Monday, May 10, 2010

RNRL: SC ruling shakes up foundation; co needs a new business model

THE loss of one-fourth of the market value of Reliance Natural Resources (RNRL) on Friday may not be the end yet, after an adverse Supreme Court ruling on its gas dispute with Reliance Industries (RIL).
The stock may be headed towards a bottomless pit given that it has no assured revenue stream and that whatever value it derived was on expectation of gas from RIL at a price lesser than what others were paying. The Anil Ambani-controlled company had always said that gas from RIL’s Krishna-Godavari basin will be the primary source of its value. RNRL’s market capitalisation, which never had any linkage with its earnings or asset base, is set to take a further hit.
“The gas supply contract with Reliance Industries is our company’s primary asset and contributes most of its value, affecting the very basis for its creation,” Anil Ambani had said. The Supreme Court on Friday said that RNRL cannot claim gas at a price lower than the government-set price, based on a secret MoU between Mukesh Ambani and Anil Ambani in 2005. Hence, in a way, the judgement has denied RNRL its mainstay. So, the current market capitalisation of Rs 8,370 crore is hard to justify even after a 25% fall in its market value. The current price-to-earnings multiple, or P/E, works out to 114.6 and price-to-book-value nearly five times. It is, therefore, no wonder that despite the stock being traded on the derivatives segment with high volumes, most brokerages don’t cover it.
RNRL was floated to source and supply fuels — natural gas or coal —to the power plants of the Anil Ambani Group companies, Reliance Power and Reliance Infrastructure. The company’s net profit for the 12 months ended December 2009 rose 3% to Rs 73 crore. Out of that, Rs 31.6 crore came from sale offtake in Reliance Cementation — a subsidiary, that is set up to build cement plants. RNRL has obtained four coal-bed-methane blocks and holds stake in an onshore oil block. It is conducting research on the three petroleum exploration licences it obtained in 2007. A wholly-owned subsidiary plans to lay a gas pipeline between Kakinada and Dadri and distribute gas in cities. All these projects are still in a nascent stage and it won’t be prudent to attach any value to them.

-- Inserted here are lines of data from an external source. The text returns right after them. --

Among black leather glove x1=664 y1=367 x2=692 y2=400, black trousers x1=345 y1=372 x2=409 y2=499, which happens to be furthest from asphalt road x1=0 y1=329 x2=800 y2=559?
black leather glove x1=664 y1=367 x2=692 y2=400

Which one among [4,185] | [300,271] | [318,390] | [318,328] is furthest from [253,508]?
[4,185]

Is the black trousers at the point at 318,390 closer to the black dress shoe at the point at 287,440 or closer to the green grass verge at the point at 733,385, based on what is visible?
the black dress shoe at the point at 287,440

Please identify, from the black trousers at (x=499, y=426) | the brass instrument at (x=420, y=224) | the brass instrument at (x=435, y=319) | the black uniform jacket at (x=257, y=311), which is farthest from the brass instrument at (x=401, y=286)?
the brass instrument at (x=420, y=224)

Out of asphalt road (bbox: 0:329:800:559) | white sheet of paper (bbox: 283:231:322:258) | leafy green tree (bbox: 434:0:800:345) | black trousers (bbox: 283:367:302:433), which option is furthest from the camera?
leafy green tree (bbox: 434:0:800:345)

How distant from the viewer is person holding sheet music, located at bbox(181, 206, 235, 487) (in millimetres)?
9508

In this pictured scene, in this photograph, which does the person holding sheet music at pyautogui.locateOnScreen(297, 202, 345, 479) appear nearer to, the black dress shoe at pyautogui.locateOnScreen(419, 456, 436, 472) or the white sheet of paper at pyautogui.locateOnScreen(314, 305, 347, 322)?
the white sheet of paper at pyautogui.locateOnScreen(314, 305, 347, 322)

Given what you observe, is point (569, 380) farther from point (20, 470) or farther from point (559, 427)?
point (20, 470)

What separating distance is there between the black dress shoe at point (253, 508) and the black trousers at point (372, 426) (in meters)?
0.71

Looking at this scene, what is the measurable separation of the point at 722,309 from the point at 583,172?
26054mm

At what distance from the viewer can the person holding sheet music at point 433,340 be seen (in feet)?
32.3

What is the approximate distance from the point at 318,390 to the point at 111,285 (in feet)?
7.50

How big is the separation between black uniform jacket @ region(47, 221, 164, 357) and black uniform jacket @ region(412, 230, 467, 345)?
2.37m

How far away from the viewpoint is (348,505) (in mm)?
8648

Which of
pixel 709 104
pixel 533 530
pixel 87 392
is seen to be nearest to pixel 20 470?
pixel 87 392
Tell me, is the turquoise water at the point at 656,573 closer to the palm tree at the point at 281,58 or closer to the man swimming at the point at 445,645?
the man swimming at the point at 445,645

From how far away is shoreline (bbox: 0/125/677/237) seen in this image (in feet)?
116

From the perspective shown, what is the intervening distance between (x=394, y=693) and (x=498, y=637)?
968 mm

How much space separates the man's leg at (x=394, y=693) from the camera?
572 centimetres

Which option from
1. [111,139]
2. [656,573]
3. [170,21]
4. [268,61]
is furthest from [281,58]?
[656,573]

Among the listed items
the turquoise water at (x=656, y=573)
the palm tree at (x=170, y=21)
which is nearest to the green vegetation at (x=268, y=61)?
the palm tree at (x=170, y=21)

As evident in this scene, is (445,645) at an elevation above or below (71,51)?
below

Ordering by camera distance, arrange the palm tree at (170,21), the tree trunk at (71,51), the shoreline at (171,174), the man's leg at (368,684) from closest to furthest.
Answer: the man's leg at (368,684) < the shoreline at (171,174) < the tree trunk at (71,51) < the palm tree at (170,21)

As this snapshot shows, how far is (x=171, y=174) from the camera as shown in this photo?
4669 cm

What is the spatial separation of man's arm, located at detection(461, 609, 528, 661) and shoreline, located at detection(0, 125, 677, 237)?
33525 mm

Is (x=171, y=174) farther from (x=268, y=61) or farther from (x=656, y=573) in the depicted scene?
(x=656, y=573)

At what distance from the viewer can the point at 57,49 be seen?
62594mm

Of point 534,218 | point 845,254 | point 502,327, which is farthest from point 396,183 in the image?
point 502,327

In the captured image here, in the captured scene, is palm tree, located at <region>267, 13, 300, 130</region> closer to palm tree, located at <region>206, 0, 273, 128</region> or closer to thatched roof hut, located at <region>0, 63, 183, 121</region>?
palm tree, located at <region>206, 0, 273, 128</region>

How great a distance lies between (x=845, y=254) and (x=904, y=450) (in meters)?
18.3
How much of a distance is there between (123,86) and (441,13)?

Another growing concern for the company, if it does not make meaningful progress in establishing its businesses, are its $300-million FCCBs due for conversion in around 18 months from now. In the absence of a business, the holders may not be eager to convert them. Even if it happens for some unknown reason, the equity dilution will be as high as 32% which will dilute whatever little earnings the company has. The conversion scheduled for October 2011 may lead to an issue of 52.6 crore shares. RNRL will not struggle to pay as it has Rs 1,550 crore of cash balance with another Rs 570 crore in mutual fund investments, some from the funds raised by issuing 12 crore equity shares and 29 crore warrants to promoters.
With the cornerstone pulled, it may not be long before the edifice collapses, unless a new one comes in place at the earliest, something which appears rather difficult in the near future.